▶ [Provided text]

Credit: Gage Skidmore
Cuccinelli

In the case, the University of Virginia (UVA) fought to protect the academic freedom of Michael E. Mann, who was an assistant professor of environmental sciences at UVA from 1999 to 2005. Cuccinelli, a climate-change skeptic, subpoenaed the university in 2010 in an attempt to get Mann’s e-mails and other documents to determine whether the researcher committed fraud when obtaining a state research grant. Mann, the developer of the “hockey stick” graph of historical temperature fluctuations over the past millennium, is now a professor at Pennsylvania State University.

But academic freedom arguments didn’t factor into the Virginia Supreme Court’s March 2 ruling against Cuccinelli. Instead, the court determined that a 2002 Virginia law allows the attorney general to launch fraud investigations against individuals or businesses that receive state funds, but not against state agencies, including public universities.

“This is an important decision that will be welcomed here and in the broader higher education community,” UVA President Teresa A. Sullivan says. The university argued that Cuccinelli’s probe was an “unprecedented attempt to challenge a university professor’s peer-reviewed data, methodologies, and conclusions” that would “infringe academic freedom and chill scientific debate.”

“We were simply trying to review documents that are unquestionably state property to determine whether or not fraud had been committed,” Cuccinelli says. In light of the decision, the attorney general says he will drop a second fraud subpoena against UVA that also sought Mann’s records.

▶ [Work task 1] Translate this sentence from the article on Cuccinelli's subpoena of the University of Virginia into Spanish: "But academic freedom arguments didn’t factor into the Virginia Supreme Court’s March 2 ruling against Cuccinelli."
▶ [Work task 2] Write a continuation of the article on Cuccinelli's subpoena of the University of Virginia, starting after its last sentence.

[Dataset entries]
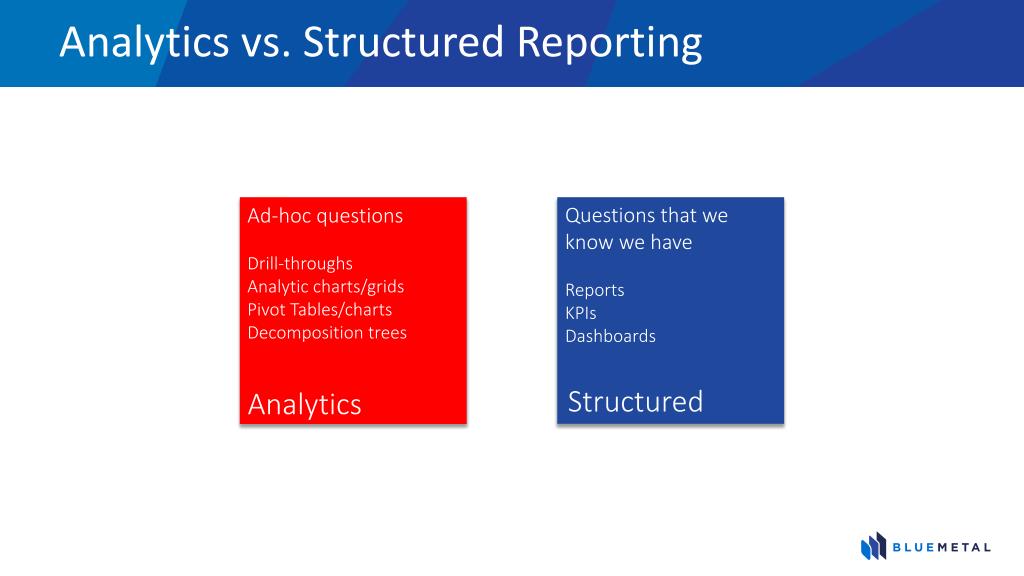 Analytics vs. Structured Reporting

Ad-hoc questions

Drill-throughs
Analytic charts/grids
Pivot Tables/charts
Decomposition trees

Analytics

Questions that we know we have

Reports
KPIs
Dashboards

Structured

BLUEMETAL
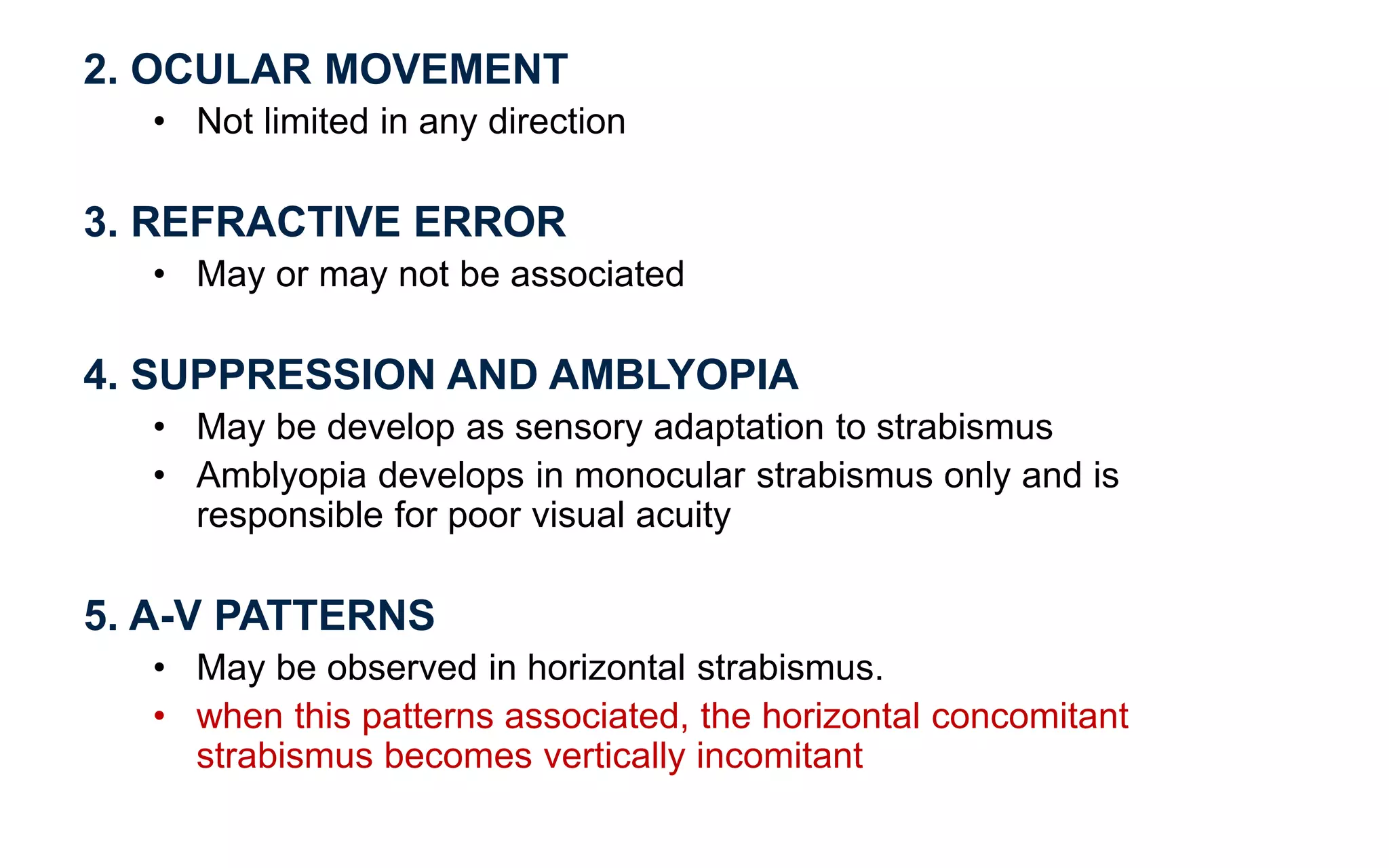 2. OCULAR MOVEMENT

• Not limited in any direction

3. REFRACTIVE ERROR

• May or may not be associated

4. SUPPRESSION AND AMBLYOPIA

• May be develop as sensory adaptation to strabismus
• Amblyopia develops in monocular strabismus only and is responsible for poor visual acuity

5. A-V PATTERNS

• May be observed in horizontal strabismus.
• when this patterns associated, the horizontal concomitant strabismus becomes vertically incomitant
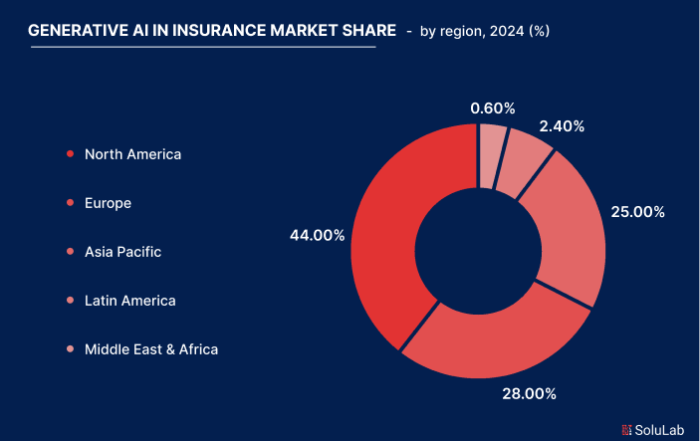 GENERATIVE AI IN INSURANCE MARKET SHARE - by region, 2024 (%)

North America

Europe

Asia Pacific

Latin America

Middle East & Africa

0.60%

2.40%

25.00%

28.00%

44.00%

SoluLab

▶ [Your response 1] Pero los argumentos sobre la libertad académica no influyeron en el fallo del 2 de marzo de la Corte Suprema de Virginia en contra de Cuccinelli.

▶ [Your response 2]
Michael Halpern, manager of the Union of Concerned Scientists’ Scientific Integrity Program, commends UVA for challenging Cuccinelli’s probe. The court’s ruling means, he says, that “Virginia will remain a safe place for scientific research, even when elected officials don’t like the results.

“Academic institutions have the responsibility to protect their faculty’s ability to discover new things about our world without fearing harassment,” Halpern says. “Nobody should expect the rough drafts of their work to be subject to the same level of scrutiny as their published research.”

“I’m pleased that this particular episode is over,” Mann says. “It’s sad, though, that so much money and resources had to be wasted on Cuccinelli’s witch hunt against me and the University of Virginia.”

UVA says it spent $570,698 in legal fees to fight the case. The university hired outside counsel to represent it in this matter because UVA’s general counsel is appointed by and answerable to the state attorney general.